### TEXTE À EXAMINER:
_ _ _ _

50La question est de savoir si cela est possible, et réalisable à long terme par les seuls États-Unis, plutôt que par l’action concertée des pays du monde au travers d’organisations multilatérales telles que les Nations unies.
51À court terme, la domination militaire américaine ne peut pas être contestée. Mais, l’ampleur même des dépenses militaires des États-Unis pourrait finir par leur faire subir le sort que, dit-on, le président Reagan a fait subir à l’URSS : un effondrement consécutif à des dépenses militaires au-dessus de leurs moyens. On saisit de mieux en mieux la sagesse du discours d’adieu à la nation prononcé par le président Eisenhower en 1961, lorsqu’il mit en garde contre la puissance grandissante de ce qu’il appelait « le complexe militaro-industriel ». C’est ce dernier qui semble à présent être le propriétaire du gouvernement américain. Ses activités sembleraient aller exactement à l’encontre de ce que nécessite un processus de civilisation mondial. Les Américains ne sont pas les seuls fournisseurs d’armes aux régions en guerre de la planète, mais ce sont les principaux. Ces approvisionnements en armes semblent souvent être utilisés pour faire jouer diverses puissances armées les unes contre les autres, comme lorsque les Américains encouragent les conflits entre sunnites et chiites (et entre factions chiites rivales). Cette tactique du « diviser pour mieux régner » est censée servir les intérêts à court terme des États-Unis, mais elle va totalement à l’encontre de ce que requiert un processus de civilisation à long terme [67].

_ _ _ _

### DONNÉES ENREGISTRÉES:

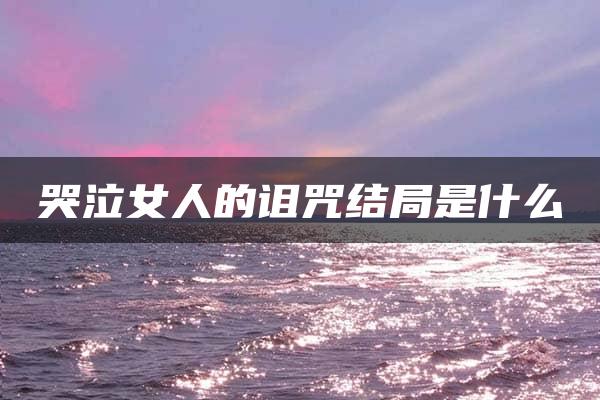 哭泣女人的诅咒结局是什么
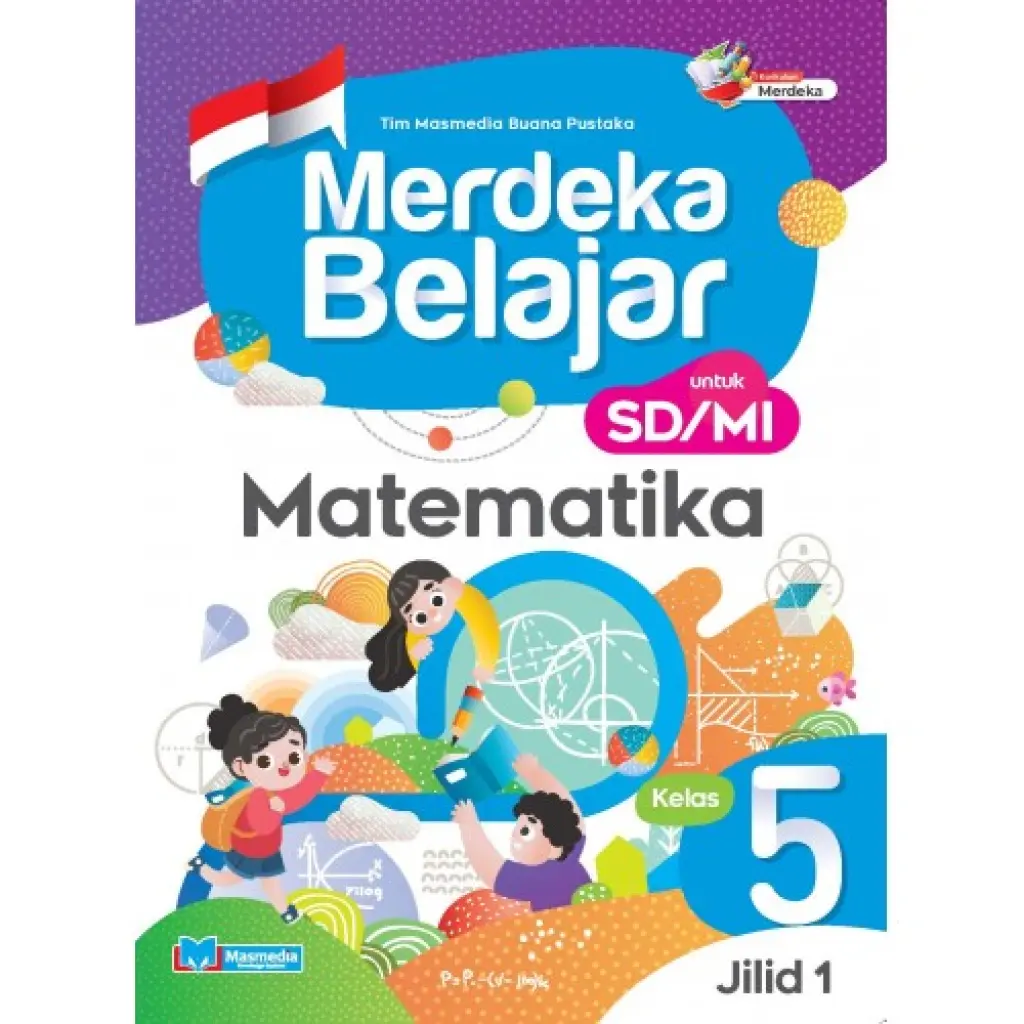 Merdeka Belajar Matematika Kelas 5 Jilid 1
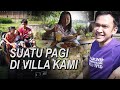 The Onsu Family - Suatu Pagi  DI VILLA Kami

_ _ _ _

### LISTE DES TÂCHES:
- a) Répondez à ces questions sur le texte consacré à la domination militaire américaine :
(i) En quelle année le président Eisenhower a-t-il prononcé son discours d’adieu à la nation ?
(ii) Quelle organisation multilatérale le texte donne-t-il en exemple ?
(iii) Entre quels groupes les Américains encouragent-ils les conflits, d’après le texte ?
- b) Transcrivez mot pour mot le passage du texte sur la domination militaire américaine qui va de « 50La question est » à « les Nations unies. », ces deux extrémités comprises.
- c) Ces affirmations s’accordent-elles avec le texte sur la domination militaire américaine ? Répondez par oui ou par non, en citant à chaque fois les mots du texte qui tranchent.
(i) À court terme, la domination militaire américaine ne peut pas être contestée.
(ii) Les États-Unis sont les seuls fournisseurs d’armes aux régions en guerre de la planète.
(iii) C’est le président Reagan qui a mis en garde contre « le complexe militaro-industriel ».

### RÉPONSES PAR TÂCHE:
- a)
(i) En 1961.
(ii) Les Nations unies.
(iii) Entre sunnites et chiites, et entre factions chiites rivales.

- b)
50La question est de savoir si cela est possible, et réalisable à long terme par les seuls États-Unis, plutôt que par l’action concertée des pays du monde au travers d’organisations multilatérales telles que les Nations unies.

- c)
(i) Oui : « À court terme, la domination militaire américaine ne peut pas être contestée. »
(ii) Non : « Les Américains ne sont pas les seuls fournisseurs d’armes aux régions en guerre de la planète, mais ce sont les principaux. »
(iii) Non : « le discours d’adieu à la nation prononcé par le président Eisenhower en 1961, lorsqu’il mit en garde contre la puissance grandissante de ce qu’il appelait « le complexe militaro-industriel » »